Department of Biotechnology, School of Chemical and Biotechnology, SASTRA University, Thanjavur, 613402, Tamil Nadu, India.
Int J Parasitol Drugs Drug Resist. 2017 Dec;7(3):251-261. doi: 10.1016/j.ijpddr.2017.06.002. Epub 2017 Jun 29.
Chloroquine (CQ) is highly effective against P. vivax, due to the rapid spread of CQ resistance in P. falciparum parasites; it is no longer the drug of choice against P. falciparum. This study elucidates the scenario of chloroquine efficacy at times that coincided with a new drug policy and especially assessed the chloroquine resistant molecular markers after withdrawal of chloroquine in Kolkata and Purulia, two malaria endemic zones of West Bengal, India. In vitro CQ susceptibility was tested in 781 patients with P. falciparum mono infections between 2008 and 2013, of which 338 patients had received CQ in 2008-2009. Genotyping of the pfcrt and the pfmdr1 gene was carried out in all isolates. Early treatment failure was detected in 114 patients {43 (31·39%) from Kolkata and 71 (35·32%) from Purulia} while recrudescence was identified in 13 (9.49%) and 17 (8.46%) patients from Kolkata and Purulia respectively. In vivo chloroquine resistance was strongly associated with CVMNT-YYSNY (p < 0.01) and SVMNT-YYSNY (p < 0.05) allele in Kolkata. In Purulia chloroquine resistance was associated with CVMNK-YYSNY (P < 0.005), SVMNT-YYSNY (P < 0.01) allele. The proportion of in vitro chloroquine resistance increased in subsequent years to 87.23% and 93·10% in 2013, in Kolkata and Purulia, respectively. Isolates with SVMNT-YFSND, SVMNT-YFSNY, CVIET-YFSND and CVIET-YYSNY haplotypes increased gradually (p < 0.05) from 2010 to 2013, leading to a rise in IC (p < 0.05) of chloroquine.
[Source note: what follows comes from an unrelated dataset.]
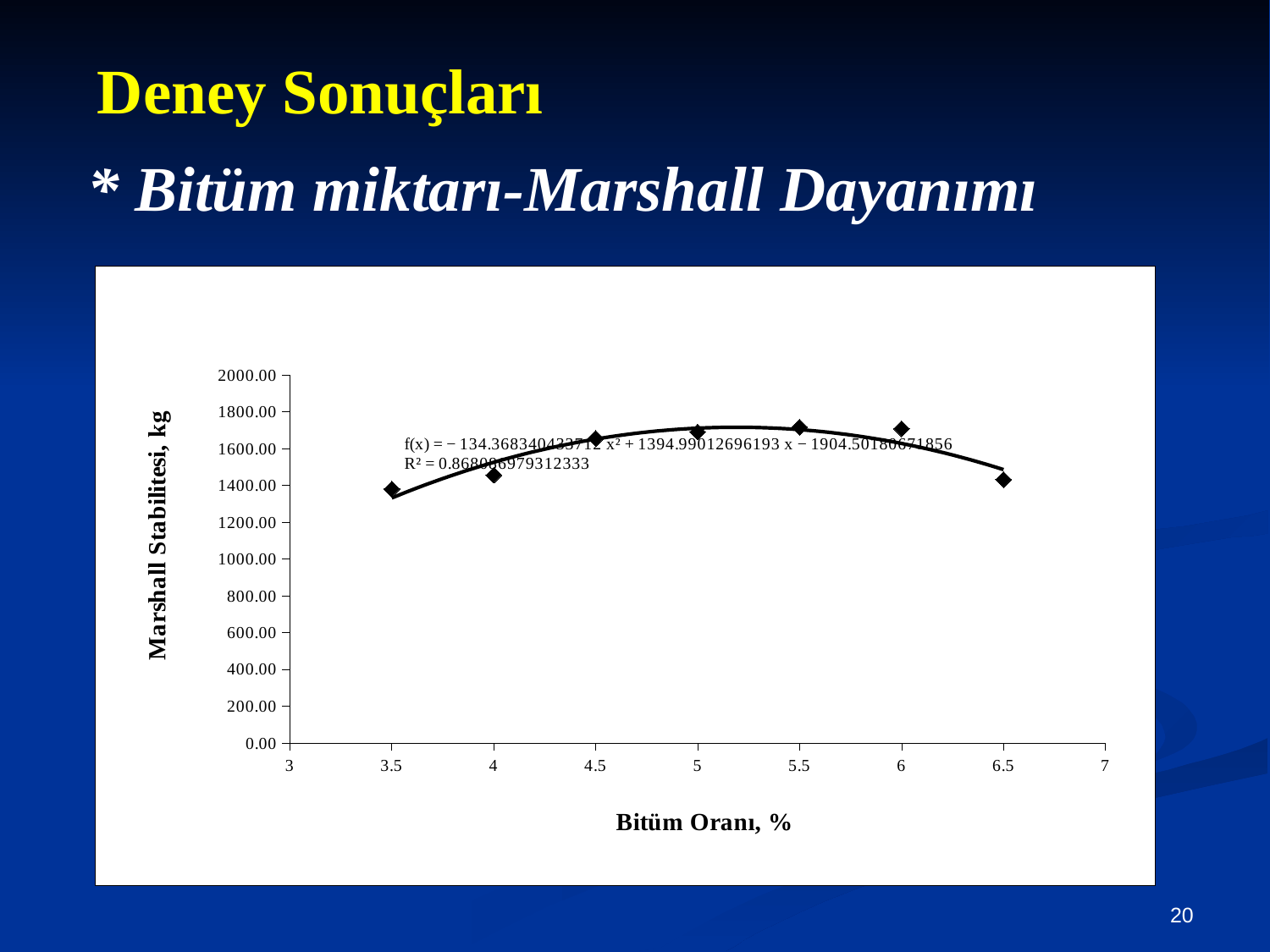
Which bitumen ratio has the higher Marshall stability, 4 or 6? 6 Is the Marshall stability value at a bitumen ratio of 6 greater or less than 1800? less Which bitumen ratio has the higher Marshall stability, 3.5 or 5? 5 What is the title of the x axis? Bitüm Oranı, % Is the Marshall stability value at a bitumen ratio of 6.5 greater or less than 1600? less What kind of chart is shown on the slide? scatter chart What is the title of the y axis? Marshall Stabilitesi, kg Is the Marshall stability value at a bitumen ratio of 5 greater or less than 1600? greater How many data points are plotted on the chart? 7 How do the Marshall stability values change as the bitumen ratio increases from 3.5 to 6.5? they rise, then fall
An increase in in vitro chloroquine resistance and candidate gene mutations even after five years of chloroquine withdrawal against P. falciparum calls for synchronized research surveillance and proper containment strategies.
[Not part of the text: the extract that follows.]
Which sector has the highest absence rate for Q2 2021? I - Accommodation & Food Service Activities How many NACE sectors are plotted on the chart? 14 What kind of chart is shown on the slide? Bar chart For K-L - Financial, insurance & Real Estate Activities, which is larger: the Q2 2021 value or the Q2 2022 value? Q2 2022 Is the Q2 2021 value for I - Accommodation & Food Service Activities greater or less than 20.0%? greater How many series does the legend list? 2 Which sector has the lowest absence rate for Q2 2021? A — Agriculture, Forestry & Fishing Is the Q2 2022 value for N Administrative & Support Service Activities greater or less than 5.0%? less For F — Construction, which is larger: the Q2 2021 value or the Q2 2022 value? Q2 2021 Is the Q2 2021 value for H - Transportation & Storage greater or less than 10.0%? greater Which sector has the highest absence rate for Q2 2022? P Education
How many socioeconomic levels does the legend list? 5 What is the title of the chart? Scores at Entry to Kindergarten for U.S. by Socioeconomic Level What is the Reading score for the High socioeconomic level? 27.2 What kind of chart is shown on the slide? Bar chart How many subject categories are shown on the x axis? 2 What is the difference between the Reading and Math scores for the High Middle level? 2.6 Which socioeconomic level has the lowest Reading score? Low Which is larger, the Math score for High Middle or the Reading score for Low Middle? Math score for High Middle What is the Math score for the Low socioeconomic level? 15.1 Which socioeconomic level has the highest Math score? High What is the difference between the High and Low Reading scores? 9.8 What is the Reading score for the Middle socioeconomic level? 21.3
氯喹(CQ)对间日疟原虫非常有效,因为恶性疟原虫对 CQ 的耐药性迅速传播;它不再是治疗恶性疟原虫的首选药物。本研究阐明了在新药物政策实施时氯喹疗效的情况,特别是评估了印度西孟加拉邦两个疟疾流行区加尔各答和普鲁利亚在停止使用氯喹后氯喹的耐药分子标志物。2008 年至 2013 年间,对 781 例间日疟原虫单一感染患者进行了体外 CQ 药敏试验,其中 338 例患者在 2008-2009 年接受了 CQ 治疗。对所有分离株进行了 pfcrt 和 pfmdr1 基因的基因分型。114 例患者出现早期治疗失败(43 例来自加尔各答,71 例来自普鲁利亚),13 例(9.49%)和 17 例(8.46%)患者分别来自加尔各答和普鲁利亚复发。在加尔各答,体内 CQ 耐药性与 CVMNT-YYSNY(p<0.01)和 SVMNT-YYSNY(p<0.05)等位基因密切相关。在普鲁利亚,CQ 耐药性与 CVMNK-YYSNY(P<0.005)、SVMNT-YYSNY(P<0.01)等位基因有关。2013 年,体外 CQ 耐药性的比例分别上升到 87.23%和 93.10%,在加尔各答和普鲁利亚。从 2010 年到 2013 年,携带 SVMNT-YFSND、SVMNT-YFSNY、CVIET-YFSND 和 CVIET-YYSNY 单倍型的分离株逐渐增加(p<0.05),导致 CQ 的 IC(p<0.05)上升。在停止使用氯喹五年后,恶性疟原虫的体外 CQ 耐药性和候选基因突变甚至有所增加,这需要同步进行研究监测和适当的遏制策略。